→ **Dataset entries**:
>> BEGIN
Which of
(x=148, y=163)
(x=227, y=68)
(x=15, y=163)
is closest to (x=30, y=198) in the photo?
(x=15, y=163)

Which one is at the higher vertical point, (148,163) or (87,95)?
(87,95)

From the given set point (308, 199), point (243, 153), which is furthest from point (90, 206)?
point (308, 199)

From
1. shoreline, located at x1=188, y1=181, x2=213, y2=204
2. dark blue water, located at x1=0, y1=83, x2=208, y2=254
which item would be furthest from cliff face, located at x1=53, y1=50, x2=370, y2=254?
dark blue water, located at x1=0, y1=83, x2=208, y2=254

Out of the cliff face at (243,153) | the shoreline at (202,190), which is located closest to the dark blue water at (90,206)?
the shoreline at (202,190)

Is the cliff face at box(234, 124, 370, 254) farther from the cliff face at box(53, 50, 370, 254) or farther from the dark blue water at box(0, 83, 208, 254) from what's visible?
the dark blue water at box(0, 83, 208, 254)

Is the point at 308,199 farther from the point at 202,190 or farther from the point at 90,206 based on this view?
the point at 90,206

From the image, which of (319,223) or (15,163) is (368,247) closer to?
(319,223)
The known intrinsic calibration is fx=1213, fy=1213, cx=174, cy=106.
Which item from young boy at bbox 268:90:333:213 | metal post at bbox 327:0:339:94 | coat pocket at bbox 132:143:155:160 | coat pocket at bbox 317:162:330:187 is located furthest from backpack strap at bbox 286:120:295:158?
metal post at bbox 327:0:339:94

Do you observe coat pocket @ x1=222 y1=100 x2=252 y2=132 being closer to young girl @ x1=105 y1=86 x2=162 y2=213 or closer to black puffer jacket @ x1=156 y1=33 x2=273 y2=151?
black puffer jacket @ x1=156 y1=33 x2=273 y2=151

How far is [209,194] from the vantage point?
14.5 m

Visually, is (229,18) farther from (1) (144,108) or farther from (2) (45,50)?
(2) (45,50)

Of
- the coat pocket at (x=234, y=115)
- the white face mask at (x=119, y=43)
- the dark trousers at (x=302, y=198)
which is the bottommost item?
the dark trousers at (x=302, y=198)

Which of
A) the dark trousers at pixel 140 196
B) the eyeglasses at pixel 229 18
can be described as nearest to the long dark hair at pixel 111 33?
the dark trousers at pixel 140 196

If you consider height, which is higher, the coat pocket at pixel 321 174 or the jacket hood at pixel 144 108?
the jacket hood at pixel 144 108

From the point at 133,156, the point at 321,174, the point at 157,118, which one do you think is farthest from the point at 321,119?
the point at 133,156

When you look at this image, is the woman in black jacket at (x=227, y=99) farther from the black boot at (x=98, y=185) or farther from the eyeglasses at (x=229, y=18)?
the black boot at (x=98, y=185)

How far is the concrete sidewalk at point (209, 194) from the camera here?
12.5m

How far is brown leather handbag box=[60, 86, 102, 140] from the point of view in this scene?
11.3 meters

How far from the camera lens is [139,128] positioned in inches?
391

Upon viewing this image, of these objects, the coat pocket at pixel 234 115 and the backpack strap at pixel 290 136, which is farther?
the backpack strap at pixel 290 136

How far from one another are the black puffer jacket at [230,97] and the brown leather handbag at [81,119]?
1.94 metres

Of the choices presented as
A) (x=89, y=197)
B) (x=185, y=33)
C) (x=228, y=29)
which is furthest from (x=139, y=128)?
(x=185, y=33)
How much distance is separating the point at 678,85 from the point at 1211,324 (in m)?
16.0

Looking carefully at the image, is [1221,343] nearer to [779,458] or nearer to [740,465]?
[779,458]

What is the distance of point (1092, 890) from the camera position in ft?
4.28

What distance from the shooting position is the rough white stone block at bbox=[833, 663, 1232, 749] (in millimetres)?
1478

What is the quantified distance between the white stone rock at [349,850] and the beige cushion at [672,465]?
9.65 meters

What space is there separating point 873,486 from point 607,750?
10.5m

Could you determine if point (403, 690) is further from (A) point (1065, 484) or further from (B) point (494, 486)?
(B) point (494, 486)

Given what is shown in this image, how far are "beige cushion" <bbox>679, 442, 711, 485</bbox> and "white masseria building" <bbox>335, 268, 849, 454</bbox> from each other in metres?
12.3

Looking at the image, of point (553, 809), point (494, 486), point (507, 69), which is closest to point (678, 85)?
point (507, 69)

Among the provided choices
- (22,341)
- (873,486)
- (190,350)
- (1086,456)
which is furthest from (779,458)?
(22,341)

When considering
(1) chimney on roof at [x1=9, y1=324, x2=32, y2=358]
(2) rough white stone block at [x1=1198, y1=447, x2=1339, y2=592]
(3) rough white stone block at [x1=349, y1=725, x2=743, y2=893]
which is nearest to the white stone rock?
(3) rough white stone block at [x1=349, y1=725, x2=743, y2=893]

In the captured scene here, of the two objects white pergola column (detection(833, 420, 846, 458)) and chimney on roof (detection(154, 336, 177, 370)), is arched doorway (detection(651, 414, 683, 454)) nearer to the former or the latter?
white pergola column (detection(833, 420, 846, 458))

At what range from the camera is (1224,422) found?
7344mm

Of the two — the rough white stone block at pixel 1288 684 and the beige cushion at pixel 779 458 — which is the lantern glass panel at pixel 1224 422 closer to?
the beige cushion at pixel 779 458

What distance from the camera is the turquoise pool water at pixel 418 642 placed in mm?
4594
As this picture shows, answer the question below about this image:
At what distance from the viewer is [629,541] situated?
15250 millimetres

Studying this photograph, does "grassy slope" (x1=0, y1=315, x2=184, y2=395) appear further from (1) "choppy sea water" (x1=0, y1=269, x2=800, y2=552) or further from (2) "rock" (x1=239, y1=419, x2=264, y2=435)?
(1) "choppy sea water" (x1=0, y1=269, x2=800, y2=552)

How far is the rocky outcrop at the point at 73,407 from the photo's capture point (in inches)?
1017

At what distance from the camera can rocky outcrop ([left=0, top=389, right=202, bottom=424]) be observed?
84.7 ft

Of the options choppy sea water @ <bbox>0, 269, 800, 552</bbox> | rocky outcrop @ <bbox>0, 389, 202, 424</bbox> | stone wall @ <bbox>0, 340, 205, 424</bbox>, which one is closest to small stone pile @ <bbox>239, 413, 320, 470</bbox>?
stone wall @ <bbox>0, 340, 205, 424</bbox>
>> END
→ **THE PROBLEM**:
In the listing above, find the line containing "Among the provided choices" and please quote exactly that line through the last one, and no other lines.

→ **WRITTEN SOLUTION**:
Among the provided choices
- (22,341)
- (873,486)
- (190,350)
- (1086,456)
which is furthest from (779,458)?
(22,341)

When considering
(1) chimney on roof at [x1=9, y1=324, x2=32, y2=358]
(2) rough white stone block at [x1=1198, y1=447, x2=1339, y2=592]
(3) rough white stone block at [x1=349, y1=725, x2=743, y2=893]
which is nearest to the white stone rock?
(3) rough white stone block at [x1=349, y1=725, x2=743, y2=893]

In the captured scene here, of the two objects white pergola column (detection(833, 420, 846, 458)) and chimney on roof (detection(154, 336, 177, 370)), is arched doorway (detection(651, 414, 683, 454)) nearer to the former or the latter?
white pergola column (detection(833, 420, 846, 458))

At what range from the camera is (1224,422) found?
7344mm

Of the two — the rough white stone block at pixel 1288 684 and the beige cushion at pixel 779 458 — which is the lantern glass panel at pixel 1224 422 closer to?
the beige cushion at pixel 779 458

What distance from the camera is the turquoise pool water at pixel 418 642 placed in mm?
4594
As this picture shows, answer the question below about this image:
At what distance from the viewer is [629,541] situated?
15250 millimetres

Studying this photograph, does "grassy slope" (x1=0, y1=315, x2=184, y2=395) appear further from (1) "choppy sea water" (x1=0, y1=269, x2=800, y2=552) or further from (2) "rock" (x1=239, y1=419, x2=264, y2=435)?
(1) "choppy sea water" (x1=0, y1=269, x2=800, y2=552)

How far is the rocky outcrop at the point at 73,407 from the photo's capture point (in inches)?
1017

At what distance from the camera can rocky outcrop ([left=0, top=389, right=202, bottom=424]) be observed?
84.7 ft

Of the options choppy sea water @ <bbox>0, 269, 800, 552</bbox> | rocky outcrop @ <bbox>0, 389, 202, 424</bbox> | stone wall @ <bbox>0, 340, 205, 424</bbox>, which one is closest to small stone pile @ <bbox>239, 413, 320, 470</bbox>?
stone wall @ <bbox>0, 340, 205, 424</bbox>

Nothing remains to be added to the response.